- _Exercise goal_: Copy every line in the listing below that contains the word "image". Case counts.

BEGIN Supplied data

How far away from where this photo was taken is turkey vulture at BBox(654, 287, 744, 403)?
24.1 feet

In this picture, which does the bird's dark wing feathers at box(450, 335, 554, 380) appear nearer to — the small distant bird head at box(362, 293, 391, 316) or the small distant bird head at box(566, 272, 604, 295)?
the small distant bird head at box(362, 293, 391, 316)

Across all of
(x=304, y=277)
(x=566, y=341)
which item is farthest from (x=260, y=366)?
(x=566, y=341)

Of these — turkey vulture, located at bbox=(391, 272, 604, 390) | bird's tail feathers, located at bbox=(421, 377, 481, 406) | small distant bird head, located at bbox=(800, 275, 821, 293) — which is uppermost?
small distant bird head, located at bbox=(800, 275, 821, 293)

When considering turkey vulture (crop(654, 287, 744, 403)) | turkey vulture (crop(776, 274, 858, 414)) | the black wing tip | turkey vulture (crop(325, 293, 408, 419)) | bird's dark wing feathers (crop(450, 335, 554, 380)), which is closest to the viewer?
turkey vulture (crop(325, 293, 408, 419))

END Supplied data
BEGIN Supplied data

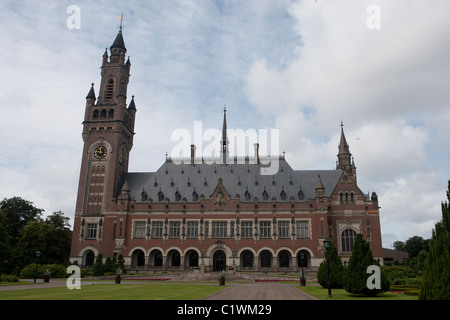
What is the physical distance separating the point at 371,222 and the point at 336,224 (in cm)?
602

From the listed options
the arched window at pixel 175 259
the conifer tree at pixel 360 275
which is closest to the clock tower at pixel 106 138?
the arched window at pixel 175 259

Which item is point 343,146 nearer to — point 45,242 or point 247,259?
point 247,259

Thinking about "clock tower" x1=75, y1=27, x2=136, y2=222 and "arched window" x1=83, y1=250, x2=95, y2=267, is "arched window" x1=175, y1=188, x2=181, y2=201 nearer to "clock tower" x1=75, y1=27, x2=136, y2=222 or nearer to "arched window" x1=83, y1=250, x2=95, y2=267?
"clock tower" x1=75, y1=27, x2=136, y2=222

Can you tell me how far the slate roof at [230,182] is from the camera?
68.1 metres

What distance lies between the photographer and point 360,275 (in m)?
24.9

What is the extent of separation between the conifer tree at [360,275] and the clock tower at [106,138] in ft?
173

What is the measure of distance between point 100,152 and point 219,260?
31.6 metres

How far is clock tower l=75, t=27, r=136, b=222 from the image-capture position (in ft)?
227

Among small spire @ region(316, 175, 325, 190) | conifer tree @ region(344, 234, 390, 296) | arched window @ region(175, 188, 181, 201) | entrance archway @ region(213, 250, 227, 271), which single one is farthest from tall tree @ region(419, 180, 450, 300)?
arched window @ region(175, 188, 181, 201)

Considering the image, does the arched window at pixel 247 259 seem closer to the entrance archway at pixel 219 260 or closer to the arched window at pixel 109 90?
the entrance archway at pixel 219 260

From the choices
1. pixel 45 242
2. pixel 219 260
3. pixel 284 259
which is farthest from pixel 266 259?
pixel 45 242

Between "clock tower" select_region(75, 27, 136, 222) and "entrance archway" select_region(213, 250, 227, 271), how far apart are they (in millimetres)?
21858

END Supplied data

- _Answer to the task_:
How far is clock tower l=75, t=27, r=136, b=222 from the image-capture position (in ft)?
Considering the image, does the arched window at pixel 247 259 seem closer to the entrance archway at pixel 219 260 or closer to the arched window at pixel 109 90?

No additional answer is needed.